__Task details__. Reproduce all the lines below exactly and omit the images.

__Records shown__.
○ ○ ○ ○

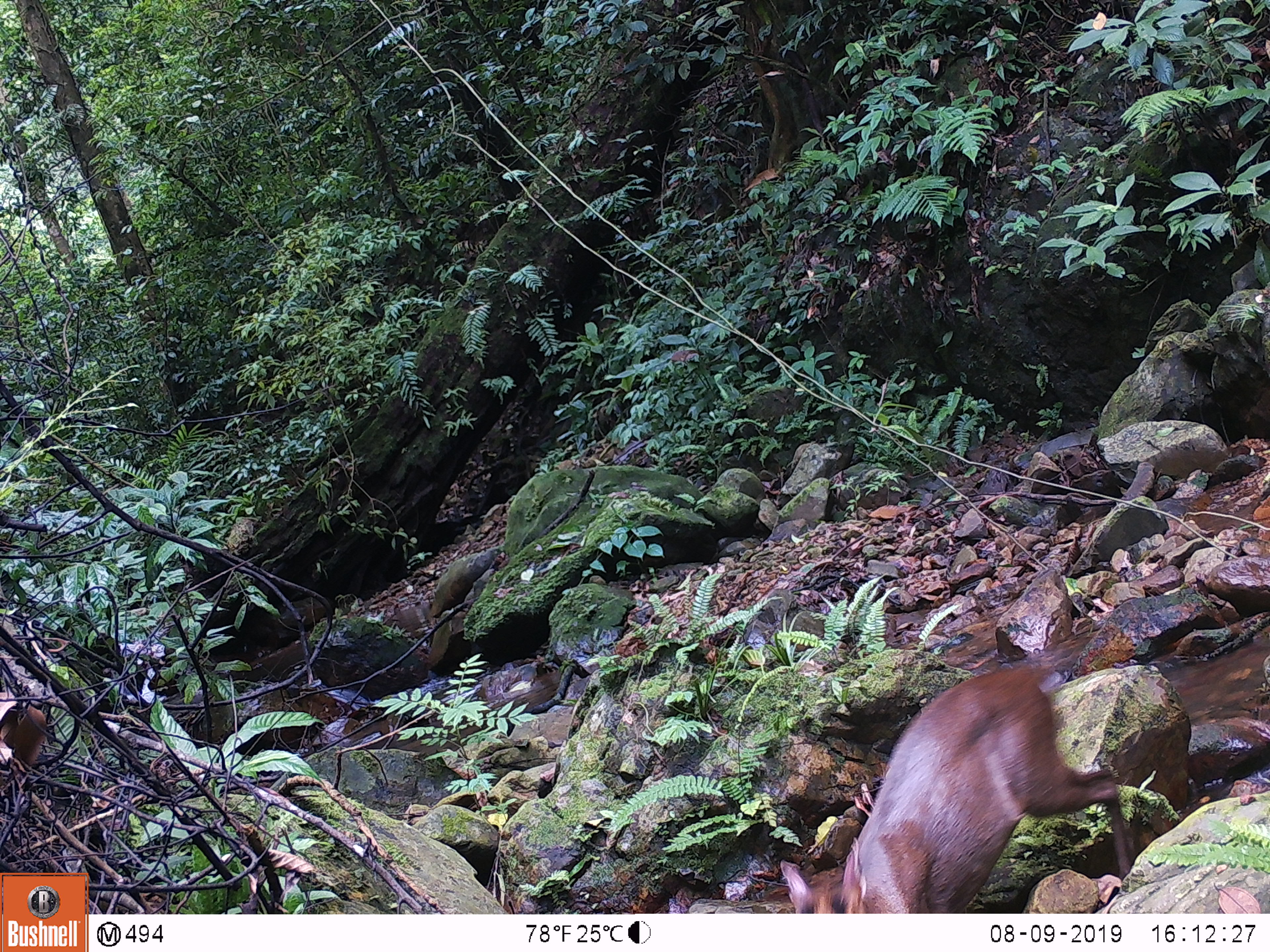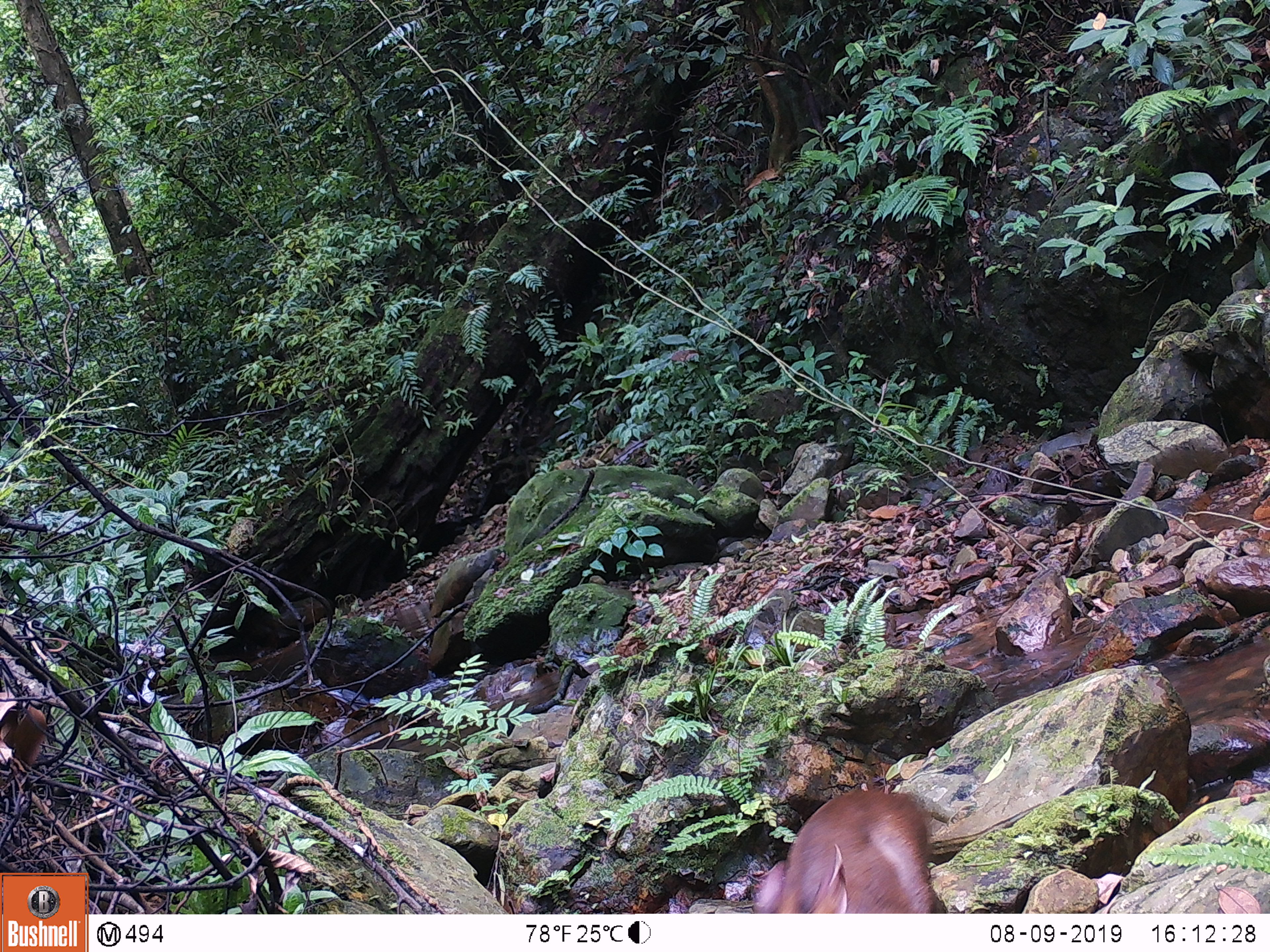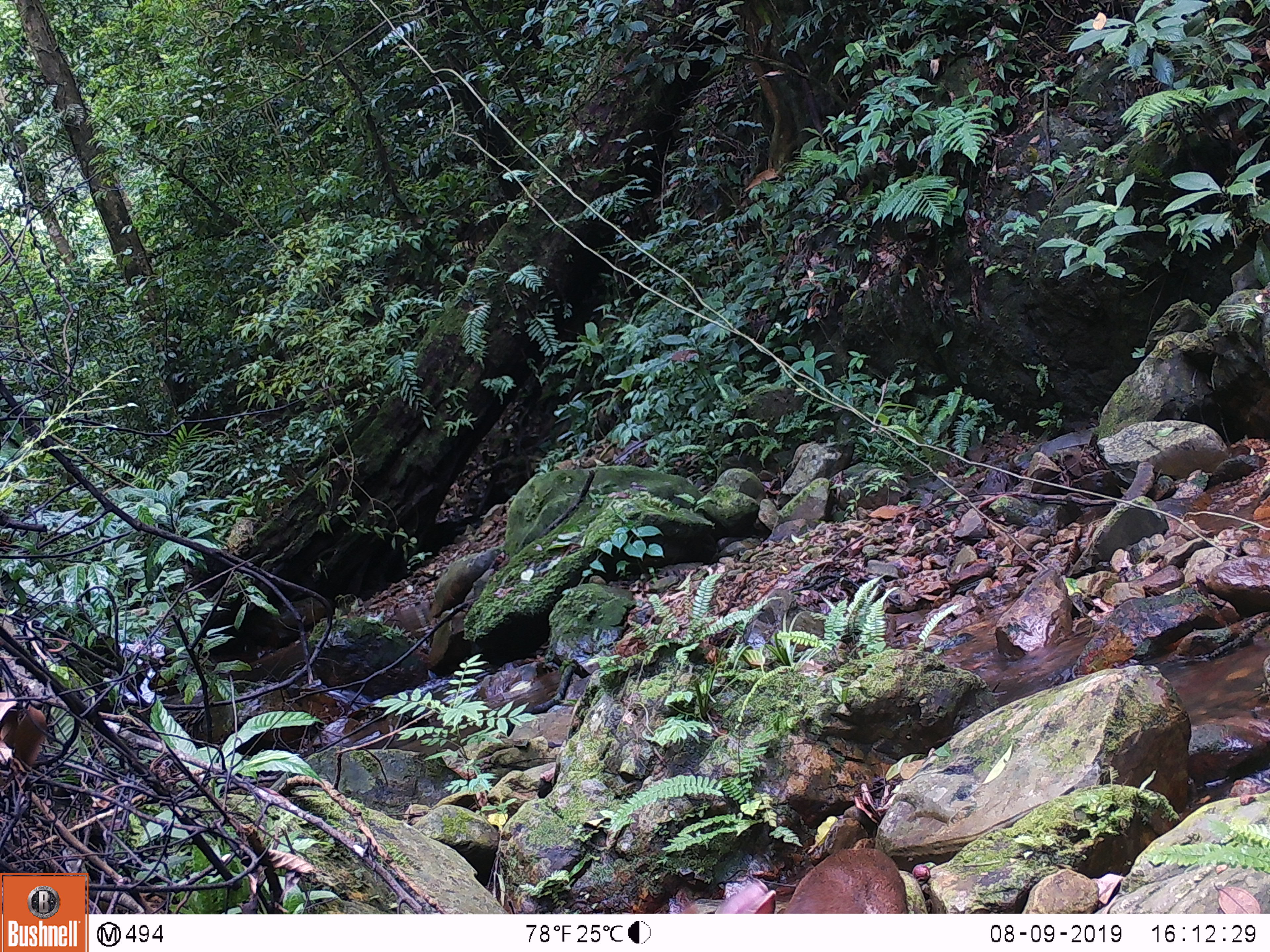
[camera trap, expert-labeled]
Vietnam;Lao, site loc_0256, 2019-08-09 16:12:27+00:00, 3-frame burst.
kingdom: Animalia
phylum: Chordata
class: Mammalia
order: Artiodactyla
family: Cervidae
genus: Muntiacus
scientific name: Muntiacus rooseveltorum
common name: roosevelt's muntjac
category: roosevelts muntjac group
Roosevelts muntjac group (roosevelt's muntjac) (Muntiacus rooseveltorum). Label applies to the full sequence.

○ ○ ○ ○

__Result__.
[camera trap, expert-labeled]
Vietnam;Lao, site loc_0256, 2019-08-09 16:12:27+00:00, 3-frame burst.
kingdom: Animalia
phylum: Chordata
class: Mammalia
order: Artiodactyla
family: Cervidae
genus: Muntiacus
scientific name: Muntiacus rooseveltorum
common name: roosevelt's muntjac
category: roosevelts muntjac group
Roosevelts muntjac group (roosevelt's muntjac) (Muntiacus rooseveltorum). Label applies to the full sequence.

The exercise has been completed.